The toolset also includes some distinctly non AI tools (e.g. Monte Carlo simulations or even more so in robotic process automation), which demonstrates the fragmented and rapidly changing landscape of these types of projects and how dependent the tool usage is on the business case.
It is clear that one or more tools will be needed for each use case. Part of the Data Scientist’s role will be selecting the right tool or combination of tools at the right time, to meet the right business driver. The judgement about tool selection and combination can be truly considered as very much an ‘art’ rather than a ‘science’.
Finding the unicorn
Some people may argue that attempting to recruit the ideal Data Scientist is akin to tracking down the mythical unicorn. Data Scientists need great communication skills along with relevant business domain knowledge. This knowledge is important as it allows Data Scientists to recognise and understand what the data means, allowing them to ‘smell’ the gold that leads to where the business value exists. Great communication skills are needed to help explain insights and build confidence and trust amongst many stakeholders in order to demonstrate that their statistical methods have in fact been applied correctly.
The demand for such a diverse range of skills means the pool of available talent for Data Scientist roles is fairly shallow. A view exists that the world’s leading universities are failing to produce enough Data Scientists to meet current and future demands for their services.
An additional problem is that Data Scientists may have expertise in the wrong business domain or the wrong tool. This problem of hyper specialism adds to the difficulty in finding such a rare individual. The analogy of finding a unicorn does however point to a potential solution, by deconstructing the needs of the project. Different parts of the project can be supplied by different people, who can bring their own specialist skill sets to bear. This in theory should make it easier to find suitably qualified individuals whose collective skill set can be applied.

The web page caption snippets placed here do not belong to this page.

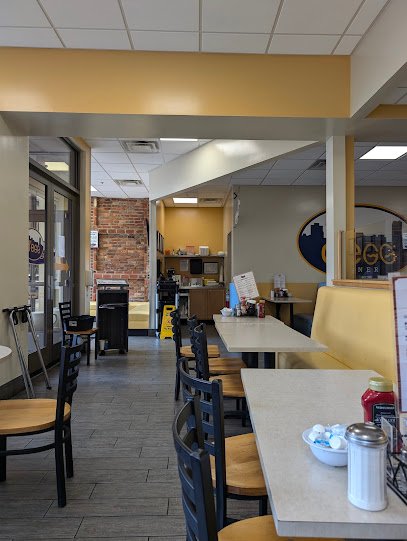 D’egg Diner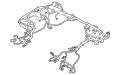 Harness-Link (Jaguar OEM) C2Z30726OEM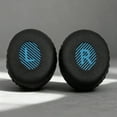 thumbnail image 4 of Jesscasday Premium Memory Foam Ear Cushions Earpads For QC3 Headphones Enhances Bass And Noise Isolation, 4 of 9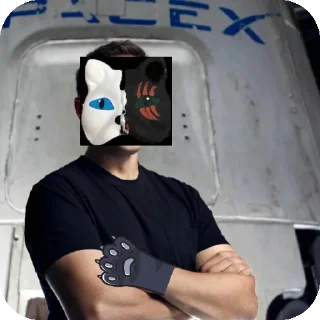 Стикер Сигма Морок - 8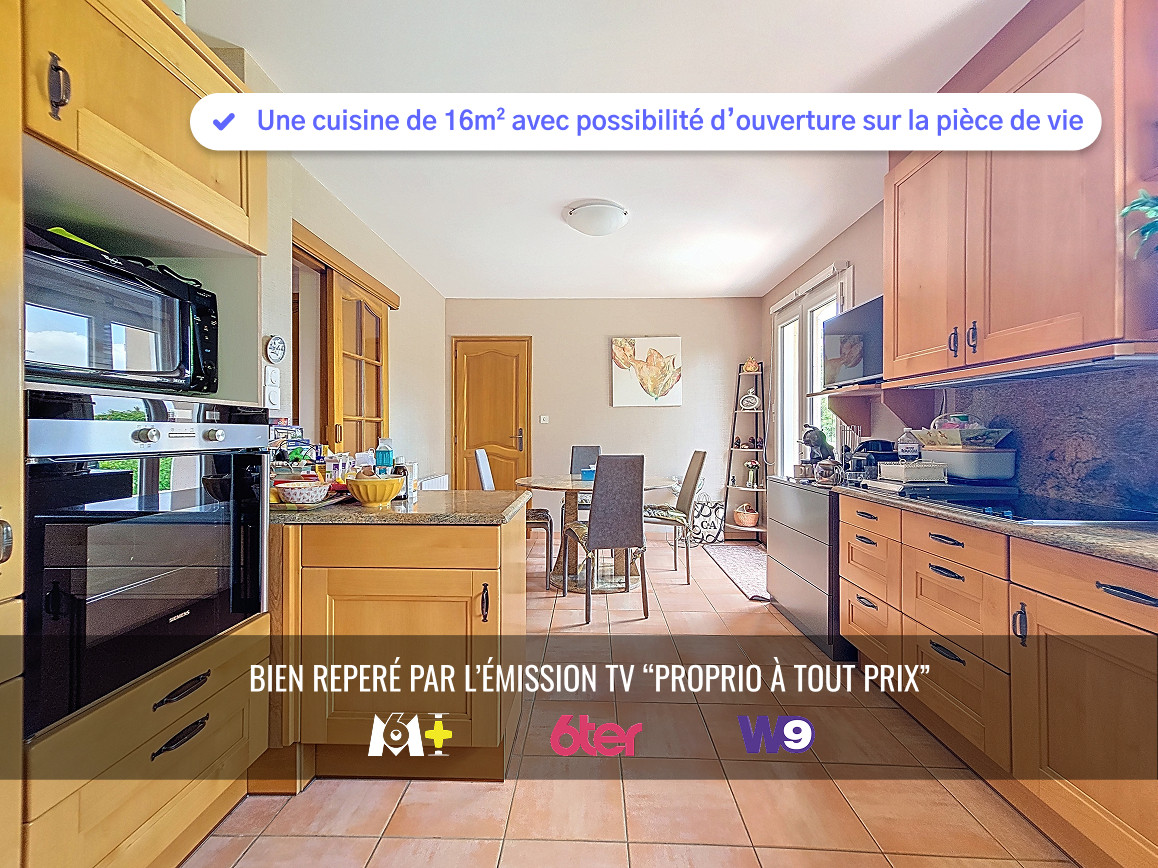 
                                                Vente
                                                 Maison familiale de standing - BALLAN MIRE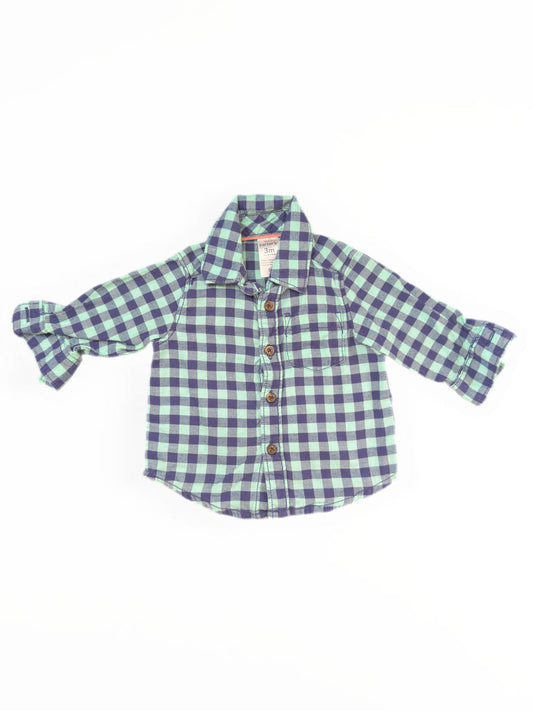 0-3 M long sleeve shirt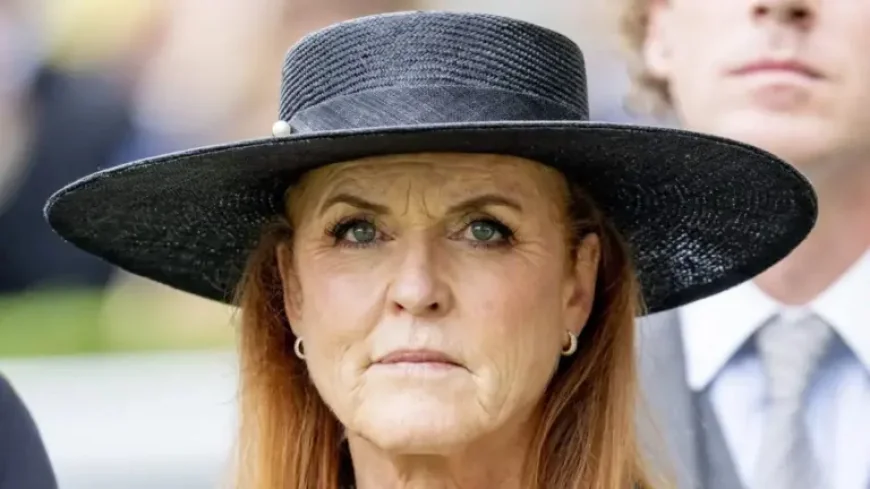Sarah Ferguson Andrew Betrayal: 3 burner phones, sofa-surfing and a shrinking circle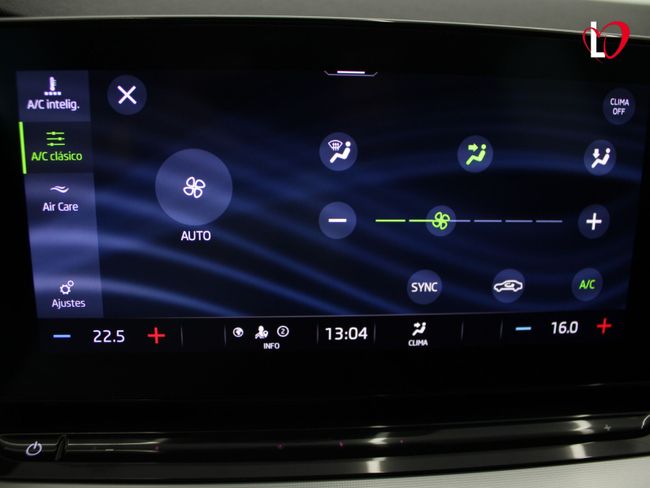Skoda Octavia Combi 2.0 TDI 85kW Man Ambition Plus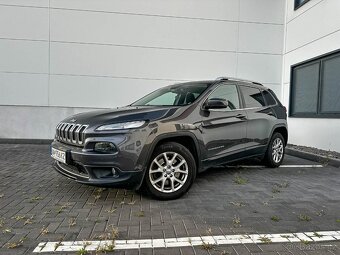 Jeep Cherokee 2.0 Multijet Longitude 2WD - 7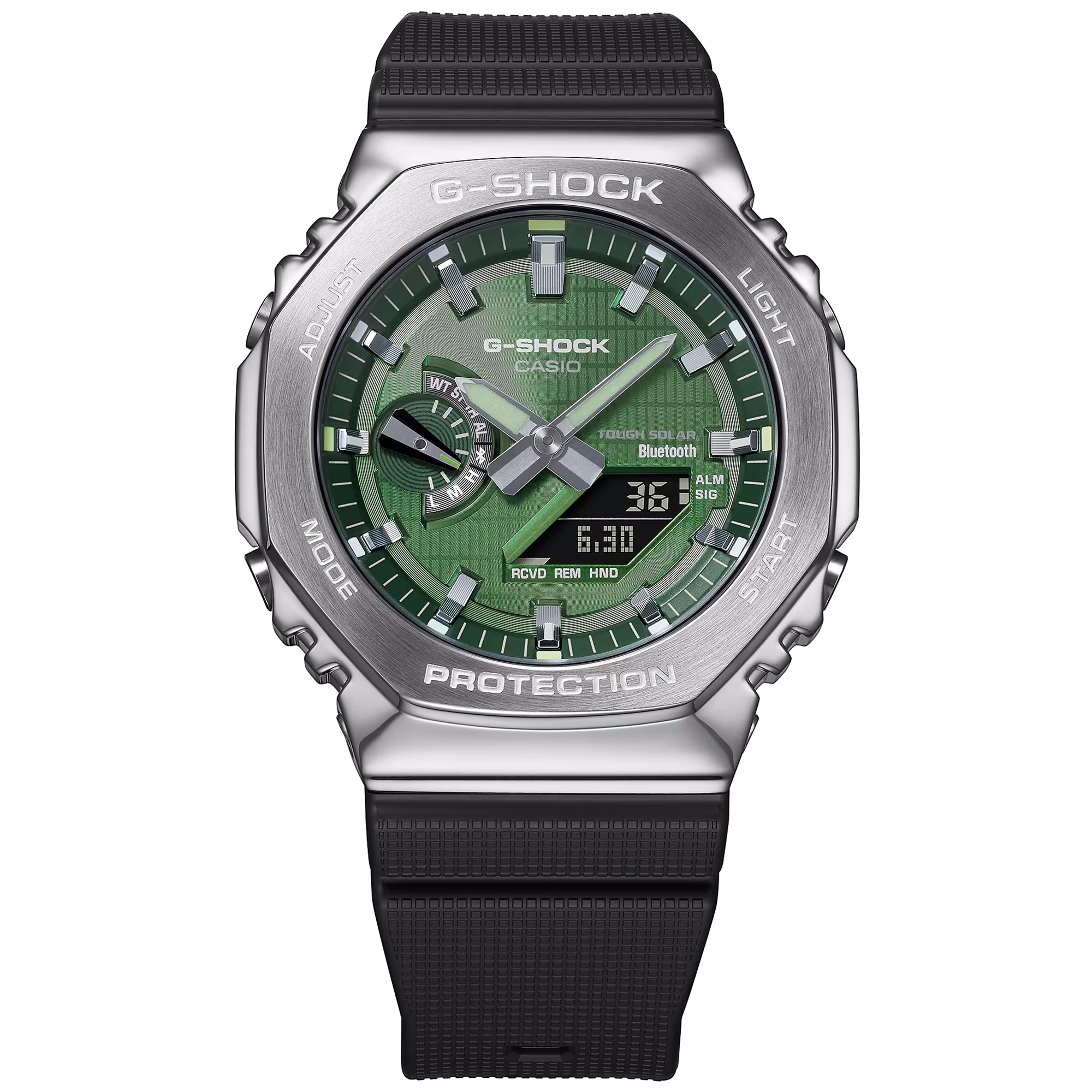 G-SHOCK GBM-2100A-1A3ER zegarek sportowy G-SHOCK Original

We can see that finding the right Data Scientist is a difficult task in itself, but that is only part of the battle. The ability to attract and retain Data Scientists is the next challenge. There is growing evidence that the salary of Data Scientists has plateaued in recent years. This may appear to be a good thing but it suggests that salary is not a primary consideration in terms of the Employee Value Proposition for a Data Scientist. The working environment is likely to be as equally as important.
Creating the right working environment
When considering how they attract and retain Data Scientists, organisations need to be honest in their appraisal. When they think about their business, they should consider the following:
- Does their businesses have the agility required to find the problems that can deliver the best value? i.e. are the problems interesting and of high value?
- Are the controls in place believed to be the lightest touch needed to run the business? i.e. will Data Scientists be tied up in the bureaucracy of a monolithic organisation?
- Are the latest tools, libraries and vendors allowed so that they would be able to use the best approach for the job? Will Data Scientists get a free rein to solve problems with no restrictions on their creativity?
We can see that attracting good Data Scientists is no easy task. The perception rightly or wrongly is that banks may have been innovative institutions to work for back in the 20th Century, but nowadays they face increased regulation and have less appetite for risk. Far from being innovative, banks now look more like government owned utilities. However firms approach the problem of identifying, attracting and retaining Data Scientists, they must recognise that there is a fierce war for this expert talent taking place. Understanding how to approach this, by making their culture more attractive, the work more interesting, or distributing the tasks involved will be critical in finding the gold!